── INPUT RECORDS

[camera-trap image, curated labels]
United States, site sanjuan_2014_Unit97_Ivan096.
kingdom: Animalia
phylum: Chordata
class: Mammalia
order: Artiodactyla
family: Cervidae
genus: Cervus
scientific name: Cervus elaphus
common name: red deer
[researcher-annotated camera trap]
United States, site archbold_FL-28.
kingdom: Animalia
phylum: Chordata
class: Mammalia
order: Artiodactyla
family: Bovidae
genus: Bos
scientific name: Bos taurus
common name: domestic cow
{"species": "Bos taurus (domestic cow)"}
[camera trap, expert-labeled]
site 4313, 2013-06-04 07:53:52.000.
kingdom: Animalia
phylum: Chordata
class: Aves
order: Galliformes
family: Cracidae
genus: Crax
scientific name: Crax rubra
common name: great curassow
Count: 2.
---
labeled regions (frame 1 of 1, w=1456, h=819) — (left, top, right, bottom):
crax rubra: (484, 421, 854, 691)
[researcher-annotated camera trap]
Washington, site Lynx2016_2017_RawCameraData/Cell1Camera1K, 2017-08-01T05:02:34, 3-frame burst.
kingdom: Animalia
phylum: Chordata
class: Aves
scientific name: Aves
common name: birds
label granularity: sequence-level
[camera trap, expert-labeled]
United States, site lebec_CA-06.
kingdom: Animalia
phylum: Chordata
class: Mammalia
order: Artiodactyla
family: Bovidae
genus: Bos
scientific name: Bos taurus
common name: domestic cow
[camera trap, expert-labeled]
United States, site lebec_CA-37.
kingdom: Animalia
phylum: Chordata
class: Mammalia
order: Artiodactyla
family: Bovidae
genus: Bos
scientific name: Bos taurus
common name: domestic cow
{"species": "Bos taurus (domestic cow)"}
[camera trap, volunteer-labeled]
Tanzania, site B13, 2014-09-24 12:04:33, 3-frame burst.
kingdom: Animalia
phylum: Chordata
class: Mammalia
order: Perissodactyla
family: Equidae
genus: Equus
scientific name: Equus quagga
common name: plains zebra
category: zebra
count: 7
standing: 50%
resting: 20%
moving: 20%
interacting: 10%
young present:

────

### WHAT NEEDS TO BE DONE
All that belongs in the answer is an exact copy of the lines from the start of the records above through the line with "scientific name: Equus quagga".

### SOLUTION TO THE EXERCISE
[camera-trap image, curated labels]
United States, site sanjuan_2014_Unit97_Ivan096.
kingdom: Animalia
phylum: Chordata
class: Mammalia
order: Artiodactyla
family: Cervidae
genus: Cervus
scientific name: Cervus elaphus
common name: red deer
[researcher-annotated camera trap]
United States, site archbold_FL-28.
kingdom: Animalia
phylum: Chordata
class: Mammalia
order: Artiodactyla
family: Bovidae
genus: Bos
scientific name: Bos taurus
common name: domestic cow
{"species": "Bos taurus (domestic cow)"}
[camera trap, expert-labeled]
site 4313, 2013-06-04 07:53:52.000.
kingdom: Animalia
phylum: Chordata
class: Aves
order: Galliformes
family: Cracidae
genus: Crax
scientific name: Crax rubra
common name: great curassow
Count: 2.
---
labeled regions (frame 1 of 1, w=1456, h=819) — (left, top, right, bottom):
crax rubra: (484, 421, 854, 691)
[researcher-annotated camera trap]
Washington, site Lynx2016_2017_RawCameraData/Cell1Camera1K, 2017-08-01T05:02:34, 3-frame burst.
kingdom: Animalia
phylum: Chordata
class: Aves
scientific name: Aves
common name: birds
label granularity: sequence-level
[camera trap, expert-labeled]
United States, site lebec_CA-06.
kingdom: Animalia
phylum: Chordata
class: Mammalia
order: Artiodactyla
family: Bovidae
genus: Bos
scientific name: Bos taurus
common name: domestic cow
[camera trap, expert-labeled]
United States, site lebec_CA-37.
kingdom: Animalia
phylum: Chordata
class: Mammalia
order: Artiodactyla
family: Bovidae
genus: Bos
scientific name: Bos taurus
common name: domestic cow
{"species": "Bos taurus (domestic cow)"}
[camera trap, volunteer-labeled]
Tanzania, site B13, 2014-09-24 12:04:33, 3-frame burst.
kingdom: Animalia
phylum: Chordata
class: Mammalia
order: Perissodactyla
family: Equidae
genus: Equus
scientific name: Equus quagga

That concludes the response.